Diante desses aspectos, a menção feita ao tear no final do poema O Rio (“ Somente a relação / de nosso comum retirar, / só esta relação / tecida em grosso tear”) pode ser entendida como alusão de natureza metapoética que metaforiza o poema como um engenho que não pára de reciclar, entrecruzar e retramar os fios que formam o tecido-texto. Fios de diferentes procedências integram a trama matizada do texto que se abre para novas texturas, para novos acréscimos. Esse entretecimento permanente, que a imagem do tear sugere, permite dizer, na esteira de Walter Benjamin, que, ao tecer a rede que liga todas as histórias, a “ lembrança institui a corrente da tradição que transmite o acontecido de geração para geração” e que a sabedoria das narrativas orais reside no seu caráter de exemplaridade (BENJAMIN, 1987: 211).

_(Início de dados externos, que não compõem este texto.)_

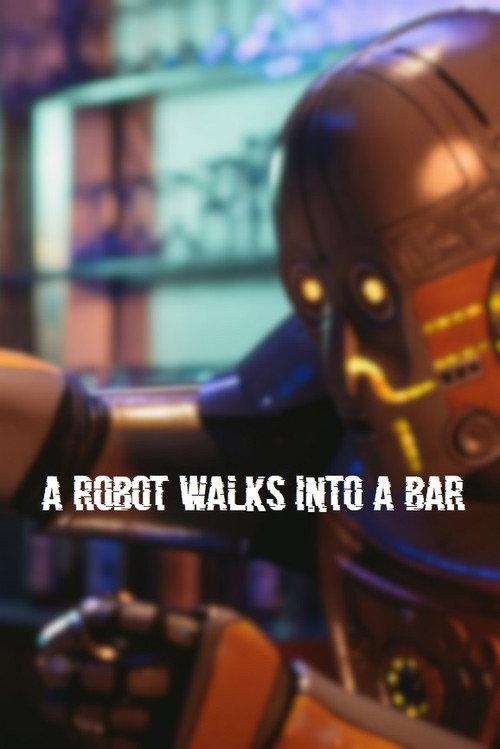 A Robot Walks Into a Bar 2014 official movie poster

Assim como há um texto, escrevendo-se, tecendo-se e reprocessando outros, também as existências de Severino e do Capibaribe, entrecruzando seus fios, estão em incessante processo de construção, deslocamento. Tanto na ação dramática da peça quanto na narração de viagem do rio, têm-se o deslocamento constante e a notação descritiva/narrativa de quem está de passagem. Em ambos, fica patente a decisão de viagem.

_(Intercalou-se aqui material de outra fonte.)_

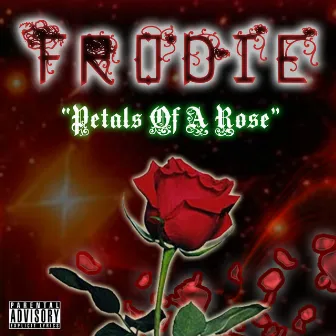 Petals Of A Rose by Frodie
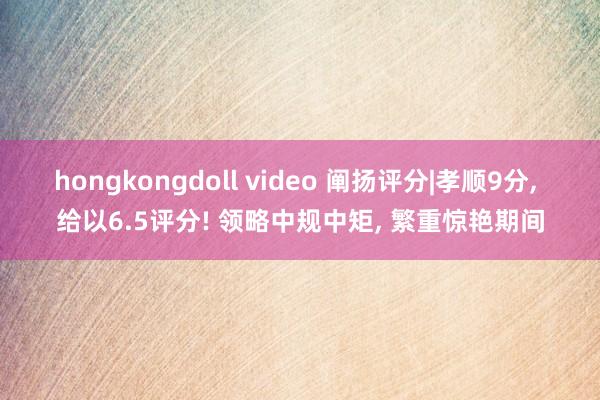 hongkongdoll video 阐扬评分|孝顺9分， 给以6.5评分! 领略中规中矩， 繁重惊艳期间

Variante do percurso seguido pelo Capibaribe, do sertão até o Recife, a viagem de Severino é igualmente de mudança e fuga. Em ambos os poemas, a experiência de viagem redunda em experiência visual que se realiza por etapas. Dois olhares – o de Severino e o do Capibaribe – deslizam por sobre um mesmo cenário (o sertão, o Agreste, a caatinga, a Mata), registrando os mesmos referenciais: a toponímia e os elementos econômicos (plantações de cana, engenhos e usinas).

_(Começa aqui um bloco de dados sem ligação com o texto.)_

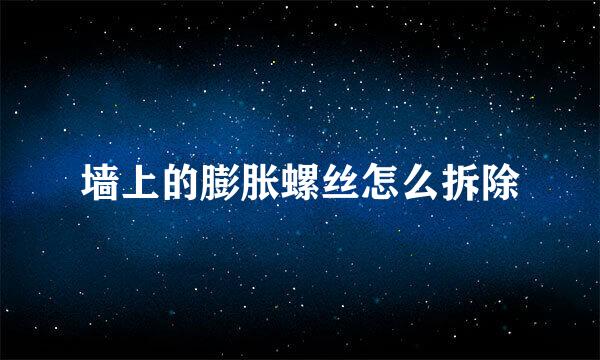 墙上的膨胀螺丝怎么拆除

Há, portanto, uma correlação entre esses dois olhares, que se imbricam, na reafirmação do precário, da penúria, que é vida presidida pela morte. Em ambos os casos, a história do morrer e do viver enforma o tema da viagem. Ressalte-se que a viagem de Severino parece carregar tão somente o peso da morte. Na primeira parte de Morte e Vida Severina, as peregrinações do personagem conduzem-no, irremediavelmente, a encontros sucessivos com a morte, que assume diferentes faces. Em seu percurso, a segunda morte com a qual se defronta é a da própria natureza. O retirante, desiludido, vê que o seu rio-guia, o Capibaribe, cortou com a seca. Só no final do auto, quando é anunciado o nascimento do filho do José, mestre carpina, Severino se depara com a vida. Acompanhar a sua peregrinação até o Recife (disposta em fragmentos poéticos), é, em certo sentido, percorrer os passos da via crucis. Por outro lado, as águas do Capibaribe (ainda que intermitentes em certos locais), guardando semelhanças com os anseios humanos, encenam, em sua descida para o mar, o desejo de preservar, através da mobilidade, a esperança em face das agruras.
BIBLIOGRAFIA
BENJAMIN, Walter. Magia e Técnica, Arte e Política. São Paulo: Brasiliense, 1987.
CAMPOS, Haroldo de. Metalinguagem. Petrópolis: Vozes, 1967.
MELO NETO, João Cabral de. Morte e Vida Severina e Outros Poemas em Voz Alta. Petrópolis: Vozes, 1986.
––––––. Da Educação pela Pedra à Pedra do Sono: Antologia Poética. São Paulo: Círculo do Livro, 1965.
NUNES, Benedito. João Cabral de Melo Neto. Petrópolis, Vozes, 1974.